Une étudiante lors de manifestations contre la hausse des prix et des impôts à Tunis, le 9 janvier 2018. ZOUBEIR SOUISSI / REUTERS

Les « printemps arabes » de 2011 paraissaient enlisés dans d’interminables conflits (Libye, Syrie, Yémen) ou étouffés par la contre-révolution (Egypte). En 2019, a émergé une nouvelle vague contestataire, portée par une jeunesse qui se dit apolitique, en Egypte, en Irak et en Algérie. Politologue et spécialiste du monde arabe, Myriam Benraad, auteure notamment de Jihad : des origines religieuses à l’idéologie (Le Cavalier bleu, 2018), décrypte cette nouvelle donne.

Quel est le moteur de ces nouvelles contestations ?

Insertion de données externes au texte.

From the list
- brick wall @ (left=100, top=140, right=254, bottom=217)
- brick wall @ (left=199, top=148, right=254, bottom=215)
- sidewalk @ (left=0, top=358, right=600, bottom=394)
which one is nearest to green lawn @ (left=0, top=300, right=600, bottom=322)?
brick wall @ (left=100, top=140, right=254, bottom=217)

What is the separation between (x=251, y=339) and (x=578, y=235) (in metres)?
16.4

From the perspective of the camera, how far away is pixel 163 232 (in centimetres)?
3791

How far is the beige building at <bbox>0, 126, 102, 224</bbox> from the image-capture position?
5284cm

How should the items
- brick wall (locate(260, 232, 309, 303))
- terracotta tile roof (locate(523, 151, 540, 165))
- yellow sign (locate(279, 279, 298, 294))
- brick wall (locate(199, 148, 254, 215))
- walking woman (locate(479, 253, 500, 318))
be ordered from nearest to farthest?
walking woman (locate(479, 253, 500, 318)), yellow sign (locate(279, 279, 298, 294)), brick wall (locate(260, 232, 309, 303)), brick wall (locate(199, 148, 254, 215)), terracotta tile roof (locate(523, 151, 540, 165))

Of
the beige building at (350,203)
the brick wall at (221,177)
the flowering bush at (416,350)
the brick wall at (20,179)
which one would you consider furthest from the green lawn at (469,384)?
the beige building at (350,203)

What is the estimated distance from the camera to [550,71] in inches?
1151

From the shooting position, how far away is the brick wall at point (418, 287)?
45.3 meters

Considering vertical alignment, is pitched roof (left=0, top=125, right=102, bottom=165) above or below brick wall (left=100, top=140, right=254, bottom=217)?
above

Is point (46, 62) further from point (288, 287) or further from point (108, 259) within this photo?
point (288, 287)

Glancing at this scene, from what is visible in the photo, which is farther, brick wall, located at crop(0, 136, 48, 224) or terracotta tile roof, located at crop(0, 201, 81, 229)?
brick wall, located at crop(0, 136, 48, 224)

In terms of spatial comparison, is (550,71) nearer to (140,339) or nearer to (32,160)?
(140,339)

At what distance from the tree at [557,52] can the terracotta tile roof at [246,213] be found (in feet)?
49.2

Il y a d’abord la colère de populations laissées à l’abandon par des Etats qui n’ont aucune intention de se réformer. Les acteurs de ces contestations – pas si nouvelles quand on les replace dans le temps long – sont en majorité des citoyens qui ne supportent plus leurs conditions de vie, ainsi qu’une jeunesse, démographiquement toujours plus nombreuse, qui ne se satisfait plus de ce statu quo. Les griefs formulés par ces foules sont une remise en cause profonde des systèmes politiques qui ont échoué à les entendre et à répondre à leurs attentes par une action institutionnelle tangible. Il est impossible de dissocier les revendications socio-économiques du volet politique.

Ensuite, il y a la dignité, karama en arabe, une notion centrale et décisive, renvoyant à une pluralité de sens qui ont constitué, depuis 2011, autant d’expressions protestataires que d’enjeux pour des transitions toujours en cours. En descendant dans les rues, les populations arabes exigent avant tout du respect et de la reconnaissance. Elles entendent donner corps à cette citoyenneté à laquelle toutes aspirent. Pour certains protestataires, cette revendication correspond également à une quête d’identité, de morale, de justice, de valeurs, après de longues années d’autoritarisme politique et de violations de leurs droits les plus fondamentaux.

La dignité était déjà centrale dans les soulèvements de 2011. S’agit-il des mêmes ressorts ?

Au-delà des spécificités nationales, tous les soulèvements de 2011 visaient des castes de dignitaires établis dont le monopole des ressources économiques et financières leur était garanti par l’exercice du pouvoir. Aux yeux de ceux-là, la dignité est « aristocratique » et se confond avec une conscience aiguë de leurs privilèges. Il n’est pas non plus possible de s’en prévaloir si l’on considère la situation de certains groupes ethniques ou religieux. Enfin les femmes, humiliées parmi les humiliés, subissent une double oppression.